Today I started seeing the following message when asking for the access token:

{"error":"invalid_grant","error_description":"AADSTS65001: The user or administrator has not consented to use the application with ID 'xxxxxx-7069-49e9xx' named 'xxxxxCRM'. Send an interactive authorization request for this user and resource.

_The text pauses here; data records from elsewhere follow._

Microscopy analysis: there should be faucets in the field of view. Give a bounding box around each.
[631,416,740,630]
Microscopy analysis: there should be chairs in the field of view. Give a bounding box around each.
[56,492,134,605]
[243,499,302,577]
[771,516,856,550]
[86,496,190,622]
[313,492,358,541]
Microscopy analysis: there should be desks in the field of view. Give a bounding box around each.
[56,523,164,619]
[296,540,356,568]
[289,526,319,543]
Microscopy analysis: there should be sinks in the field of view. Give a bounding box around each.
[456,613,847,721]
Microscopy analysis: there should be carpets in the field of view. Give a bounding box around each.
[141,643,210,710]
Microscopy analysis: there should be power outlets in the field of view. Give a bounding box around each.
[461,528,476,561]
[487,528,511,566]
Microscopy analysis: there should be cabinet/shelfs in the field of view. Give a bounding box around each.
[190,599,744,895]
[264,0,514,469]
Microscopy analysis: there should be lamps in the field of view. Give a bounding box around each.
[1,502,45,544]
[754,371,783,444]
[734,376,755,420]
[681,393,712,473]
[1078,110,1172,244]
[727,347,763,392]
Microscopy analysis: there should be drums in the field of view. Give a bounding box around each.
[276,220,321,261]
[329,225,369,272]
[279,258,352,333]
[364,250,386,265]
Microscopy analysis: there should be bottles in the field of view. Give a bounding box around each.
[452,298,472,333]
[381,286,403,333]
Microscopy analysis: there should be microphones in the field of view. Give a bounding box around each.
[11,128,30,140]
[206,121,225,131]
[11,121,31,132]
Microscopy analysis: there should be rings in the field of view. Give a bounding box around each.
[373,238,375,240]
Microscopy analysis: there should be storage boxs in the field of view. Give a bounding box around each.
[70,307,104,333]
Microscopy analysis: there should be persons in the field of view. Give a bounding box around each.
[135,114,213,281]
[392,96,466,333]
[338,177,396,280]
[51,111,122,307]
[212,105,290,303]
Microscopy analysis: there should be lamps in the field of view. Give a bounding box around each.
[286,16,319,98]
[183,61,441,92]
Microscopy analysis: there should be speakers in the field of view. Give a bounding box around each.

Trace ID: 416xxxxxxxxxa932-7846f1a42100 Correlation ID: 1e7xxxxx8ce8f02 Timestamp: 2025-01-23 22:36:25Z","error_codes":[65001],"timestamp":"2025-01-23 22:36:25Z","trace_id":"41xxxx100","correlation_id":"1e714xxxxe8f02","suberror":"consent_required"}

Turns out, the library has a default scope which is presented to MS when asking for the refresh token: 'wl.basic', 'wl.signin'

After removing this by having an empty defaultScope, everything works again:

        $provider = new Microsoft([
            // Required
            'clientId' => $this->aadOAuth2ClientId,
            'clientSecret' => $this->aadOAuth2Secret,
            'redirectUri' => $url,
            // Optional
            'urlAuthorize' => 'https://login.microsoftonline.com/' . $this->aadTenantId . '/oauth2/v2.0/authorize',
            'urlAccessToken' => 'https://login.microsoftonline.com/' . $this->aadTenantId . '/oauth2/v2.0/token',
            'urlResourceOwnerDetails' => 'https://outlook.office.com/api/v1.0/me',
            'defaultScopes' => [],
        ]);

[decomplexity]

It always surprises me that scope permissions such as wl.basic and wl.signin continued to be accepted by MSFT's auth servers since they were, I believe, scope permissions for Windows Live Mail that was discontinued at least ten years ago.